Exercise instructions> Images are not part of the copy; transcribe all the data exactly.

(Stored records)
____________________

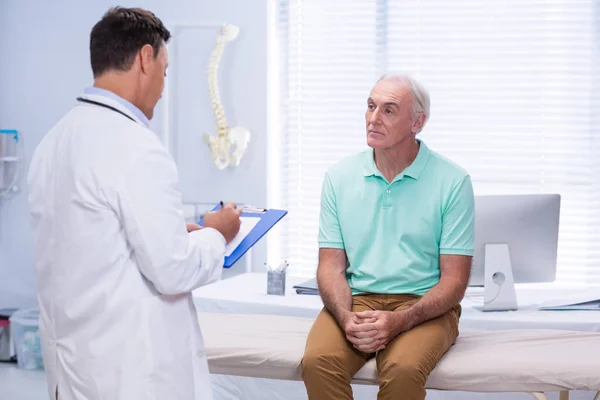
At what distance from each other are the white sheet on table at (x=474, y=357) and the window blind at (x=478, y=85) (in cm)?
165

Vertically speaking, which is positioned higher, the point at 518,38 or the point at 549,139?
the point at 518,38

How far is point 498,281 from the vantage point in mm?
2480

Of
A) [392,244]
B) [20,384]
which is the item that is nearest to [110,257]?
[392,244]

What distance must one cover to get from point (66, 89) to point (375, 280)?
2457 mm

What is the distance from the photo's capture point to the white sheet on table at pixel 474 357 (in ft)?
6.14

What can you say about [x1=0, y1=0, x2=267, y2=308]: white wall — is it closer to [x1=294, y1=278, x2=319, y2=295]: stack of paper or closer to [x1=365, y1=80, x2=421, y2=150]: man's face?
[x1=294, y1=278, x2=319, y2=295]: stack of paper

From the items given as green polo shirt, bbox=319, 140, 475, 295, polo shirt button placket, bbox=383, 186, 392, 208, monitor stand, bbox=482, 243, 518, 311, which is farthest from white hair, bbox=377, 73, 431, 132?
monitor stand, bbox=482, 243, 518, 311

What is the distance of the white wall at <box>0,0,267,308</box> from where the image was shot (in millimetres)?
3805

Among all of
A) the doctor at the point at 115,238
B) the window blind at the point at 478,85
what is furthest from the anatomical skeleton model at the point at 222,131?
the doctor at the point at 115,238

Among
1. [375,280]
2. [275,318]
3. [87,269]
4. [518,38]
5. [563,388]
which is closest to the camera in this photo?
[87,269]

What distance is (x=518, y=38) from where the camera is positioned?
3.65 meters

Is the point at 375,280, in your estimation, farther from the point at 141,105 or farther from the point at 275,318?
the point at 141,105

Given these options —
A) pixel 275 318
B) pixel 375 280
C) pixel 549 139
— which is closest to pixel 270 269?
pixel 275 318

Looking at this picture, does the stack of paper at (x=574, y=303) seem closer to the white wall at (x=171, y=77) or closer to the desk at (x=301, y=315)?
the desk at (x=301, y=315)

____________________

Exercise output>
At what distance from each other are the white sheet on table at (x=474, y=357) and the window blind at (x=478, y=85) (in cm)?
165

Vertically speaking, which is positioned higher, the point at 518,38 or the point at 549,139?
the point at 518,38

How far is point 498,281 from the vantage point in mm?
2480

Of
A) [392,244]
B) [20,384]
which is the item that is nearest to [110,257]?
[392,244]

What distance must one cover to get from point (66, 89) to point (375, 280)?
2457 mm

What is the distance from the photo's capture point to the white sheet on table at pixel 474 357 (in ft)?
6.14

What can you say about [x1=0, y1=0, x2=267, y2=308]: white wall — is it closer to [x1=294, y1=278, x2=319, y2=295]: stack of paper or closer to [x1=365, y1=80, x2=421, y2=150]: man's face?
[x1=294, y1=278, x2=319, y2=295]: stack of paper

From the items given as green polo shirt, bbox=319, 140, 475, 295, polo shirt button placket, bbox=383, 186, 392, 208, monitor stand, bbox=482, 243, 518, 311, which is farthest from white hair, bbox=377, 73, 431, 132?
monitor stand, bbox=482, 243, 518, 311

What is the distance of the white wall at <box>0,0,267,308</box> from where the image was shot (in millimetres)?
3805

Among all of
A) the doctor at the point at 115,238
B) the window blind at the point at 478,85
what is furthest from the anatomical skeleton model at the point at 222,131?
the doctor at the point at 115,238

Among
1. [375,280]
2. [275,318]
3. [87,269]
4. [518,38]
5. [563,388]
which is closest to the camera in this photo?
[87,269]

What distance is (x=518, y=38) from where the camera is positioned?
3.65 meters

Is the point at 375,280, in your estimation, farther from the point at 141,105 or farther from the point at 275,318?
the point at 141,105

Given these options —
A) pixel 275 318
B) pixel 375 280
C) pixel 549 139
— which is closest to pixel 270 269?
pixel 275 318

Looking at this picture, does the stack of paper at (x=574, y=303) seem closer to the white wall at (x=171, y=77) or closer to the desk at (x=301, y=315)?
the desk at (x=301, y=315)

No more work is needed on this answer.